Three cheers for the Czechs

I always find it interesting how former Iron Curtain countries understand the threat from radical Islam better than the "enlightened" West.
PRAGUE, Feb 14 (CTK) - Czech Foreign Minister Cyril Svoboda wants the EU to make a clear gesture in support of Denmark that faces pressure from Muslim countries over the publication of cartoons featuring the Prophet Mohammad in the media, the daily Mlada fronta Dnes writes today.

For example, the EU could provide financial compensation to Denmark for the economic loss it has suffered, the paper writes.

'A possible form of help could be financial compensation from the EU for the negative impact [of the controversy] on the export and sale of Danish goods,' Svoboda told the paper.

Svoboda is now seeking his EU colleagues' support for his plan.
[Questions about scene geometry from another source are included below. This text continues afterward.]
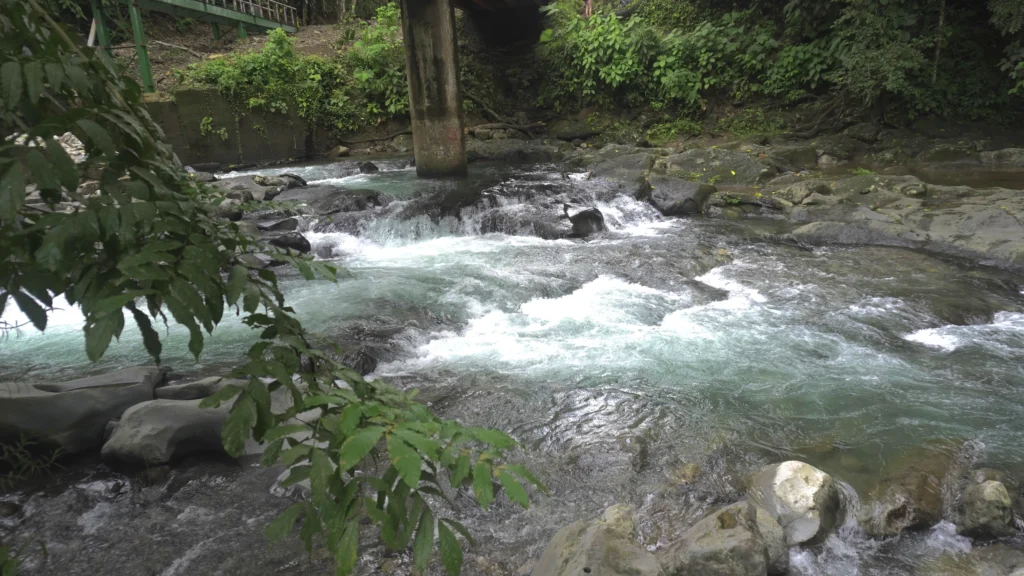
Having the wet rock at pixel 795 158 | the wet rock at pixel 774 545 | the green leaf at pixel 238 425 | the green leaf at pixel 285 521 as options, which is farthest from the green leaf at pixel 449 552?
the wet rock at pixel 795 158

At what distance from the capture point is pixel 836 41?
14.4 m

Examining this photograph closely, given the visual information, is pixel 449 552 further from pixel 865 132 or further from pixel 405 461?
pixel 865 132

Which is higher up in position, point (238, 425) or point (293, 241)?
point (238, 425)

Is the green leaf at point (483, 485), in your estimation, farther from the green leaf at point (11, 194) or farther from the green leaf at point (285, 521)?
the green leaf at point (11, 194)

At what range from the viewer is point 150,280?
149cm

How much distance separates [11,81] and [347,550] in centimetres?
135

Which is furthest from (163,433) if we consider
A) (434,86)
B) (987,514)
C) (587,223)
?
(434,86)

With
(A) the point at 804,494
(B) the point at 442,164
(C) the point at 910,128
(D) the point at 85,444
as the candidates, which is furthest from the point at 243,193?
(C) the point at 910,128

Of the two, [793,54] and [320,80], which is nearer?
[793,54]

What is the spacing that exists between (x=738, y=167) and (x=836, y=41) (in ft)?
14.9

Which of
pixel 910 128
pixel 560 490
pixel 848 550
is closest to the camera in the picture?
pixel 848 550

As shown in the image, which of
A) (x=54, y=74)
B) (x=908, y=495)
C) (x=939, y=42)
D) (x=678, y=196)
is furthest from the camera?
(x=939, y=42)

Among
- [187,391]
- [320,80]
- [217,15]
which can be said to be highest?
[217,15]

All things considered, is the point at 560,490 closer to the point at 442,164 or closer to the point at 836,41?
the point at 442,164
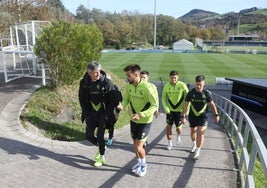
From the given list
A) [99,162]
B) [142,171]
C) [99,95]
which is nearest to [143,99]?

Some time ago, Svoboda said on Czech Television that he would push for the EU to take a clear stance towards radical Muslims' violent reactions to the publication of the cartoons.

He called the EU's hitherto reaction reluctant. He said he considers the caricatures tasteless and understands that they have hurt the worshippers, but views the latter's reaction as unacceptable.

At the nearest meeting with his EU counterparts, Svoboda will reportedly ask them to condemn the violent reactions and to express clear solidarity with Denmark, where the controversial cartoons were published for the first time last autumn."
On the other hand, according to IslamOnline, Norway is well on its way to dhimmitude:
The Norwegian parliament has amended the Penal Code to criminalize blasphemy in the wake of the republication of Danish cartoons that lampooned Prophet Muhammad (peace and blessings be upon him) by a Norwegian magazine, Christian and Muslim leaders in Norway said on Tuesday, February 14.

"Law 150-A, which has been approved by parliament, criminalizes blasphemy and clearly prohibits despising others or lampooning religions in any form of expression, including the use of photographs," Norway's Deputy Archbishop Oliva Howika told reporters after a meeting in Doha with Sheikh Yusuf Al-Qaradawi, the head of the International Union of Muslim Scholars.

Howika was among a Norwegian delegation that also included the chairman of the Supreme Islamic Council in Norway, Mohamed Hamdan.

"Under the new law, the crime of blasphemy will be punished either by a fine or imprisonment," Howika said, promising Qaradawi to fax him a copy of the law after being published in the country's official gazette.